→ 取り組む課題
- A) ジュリーの曲を紹介する文章に登場する、固有の名前で呼ばれている人物をすべて挙げてください。
- B) ジュリーの曲を紹介する文章を、最後の文のあとから引き継いで書き進めてください。

東京ドーム参戦の相方・YOKO君に相談したら、「正月コンサートと関係ない曲を伝授すりゃいいじゃん」とのお言葉を頂きました。「そっか~!」って軽いな俺!
というわけで、ポリドール時代のアルバム収録曲でもピックアップして伝授してまいりたい、と。「奇跡元年」演奏曲目については一切触れませんので、セットリストを楽しみにしていらっしゃる名古屋・大阪・そして東京最終のチケットをお持ちの諸先輩方も、安心しておつき合い下さいますよう。

 

さて、今回瀬戸口が11日のCCレモンに急遽参戦して、一番迷惑を被った、というか地団太を踏み悔しがった男は、前述のYOKO君なのである。彼はどのみち東京公演日はすべて仕事とカチ合っていたので参戦はハナから無理だった。昨年暮れに瀬戸口が「正月のチケットがとれん!」とわめいていた頃は、「夏に二人でアッチッチ」と余裕かましていたYOKO君だったが、色々あって瀬戸口は行ける事になった。これだけで相当悔しかったはずだが、彼にとっての悪夢は、11日以降に待っていた。平日の深夜、0時から午前3時に渡り、瀬戸口からの長電話にて、演奏順に、セットリストすべての楽曲の様子を一部始終解説され自慢される、という試練がYOKO君を襲った。勿論、二人とも翌日は普通に仕事の日であった。
今日は、そんな気の毒なYOKO君の大好きな曲を紹介したいと思う。アルバム「TOKIO」から、最高にシブいラブ・ソング「MITSUKO」、伝授!

 

YOKO君とジュリーの決定的な出会いは、小学生にまで遡るという。彼の叔母さんが大のジュリーファンで、叔母さんの家に遊びに行くと、いつも部屋でジュリーが流れている、という状況だったらしい。
数年前のポリドール時代のCD再発時、瀬戸口と共に再発アルバムを聴きまくっていた頃、「いくつかの場面」や「チャコール・グレイの肖像」を聴いたYOKO君は、「叔母さんの部屋の記憶が鮮やかに甦る」とさかんに言っていた。きっと、「時の過ぎゆくままに」や「コバルトの季節の中で」が繰り返し流れていたのだろう。

→ データ一覧
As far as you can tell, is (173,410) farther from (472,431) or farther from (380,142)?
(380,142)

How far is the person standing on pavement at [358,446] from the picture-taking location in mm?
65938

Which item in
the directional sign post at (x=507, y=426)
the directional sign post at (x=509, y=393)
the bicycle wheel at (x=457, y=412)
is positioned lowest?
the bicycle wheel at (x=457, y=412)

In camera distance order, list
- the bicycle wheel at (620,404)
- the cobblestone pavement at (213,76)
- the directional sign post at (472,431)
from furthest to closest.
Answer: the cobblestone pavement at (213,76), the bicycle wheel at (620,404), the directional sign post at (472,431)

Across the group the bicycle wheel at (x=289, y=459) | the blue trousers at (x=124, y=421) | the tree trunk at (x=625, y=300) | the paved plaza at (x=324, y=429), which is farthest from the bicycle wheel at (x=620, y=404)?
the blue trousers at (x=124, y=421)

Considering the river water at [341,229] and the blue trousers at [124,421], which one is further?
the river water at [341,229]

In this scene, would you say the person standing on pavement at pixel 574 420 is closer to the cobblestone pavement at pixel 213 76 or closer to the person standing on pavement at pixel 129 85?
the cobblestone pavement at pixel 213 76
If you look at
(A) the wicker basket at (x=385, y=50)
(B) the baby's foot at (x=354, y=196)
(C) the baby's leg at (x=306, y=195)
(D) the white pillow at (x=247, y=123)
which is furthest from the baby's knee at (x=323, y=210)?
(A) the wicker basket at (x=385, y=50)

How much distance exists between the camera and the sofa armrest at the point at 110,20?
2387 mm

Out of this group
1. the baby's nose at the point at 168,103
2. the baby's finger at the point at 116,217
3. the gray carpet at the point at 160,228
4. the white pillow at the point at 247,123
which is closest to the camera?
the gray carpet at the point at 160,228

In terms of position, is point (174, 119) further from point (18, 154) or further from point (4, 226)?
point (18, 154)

→ 結果
- A) YOKO君、瀬戸口、ジュリー

- B)
その叔母さんの名前が「ミツコ」さんなのだそうだ。ジュリーの歌と叔母さんの記憶がリンクしているYOKO君は、アルバム「TOKIO」で2曲目「MITSUKO」を聴いた瞬間、ある種トラウマ的な引きずりこまれ方を体験したらしい。瀬戸口がCCレモンに一人で行く事が決まった時、「俺が行かないライブでMITSUKOを演るのだけは勘弁してくれ~」と哀願していた。俺に言われても、ねぇ。ていうかどう考えても、今後も含め、まず演らないじゃん、万が一演る時は、絶対あなたはその場にいるよ、と瀬戸口は何度も諭したのであった。

 

ジュリーの楽曲で、当時まだブレイク寸前の状態だった糸井重里さんが作詞を担ったものが、僕の知る限りで4曲存在する。有名なのは大ヒットシングルの2曲「TOKIO」と「恋のバッド・チューニング」。残りはアルバムの収録曲で、「G. S. I Love You」のトップを飾る「Hey, Mr. Monkey」、そしてこの「MITSUKO」がそれである。80年代の寵児とも言うべき糸井さんのブレイクに、ジュリーは一役も二役も買ったわけだ。
(1月28日註:すみません。これまたYOKO君大好きな「みんないい娘」(アルバム「BAD TUNING」収録)を忘れてました。申し訳ありません。)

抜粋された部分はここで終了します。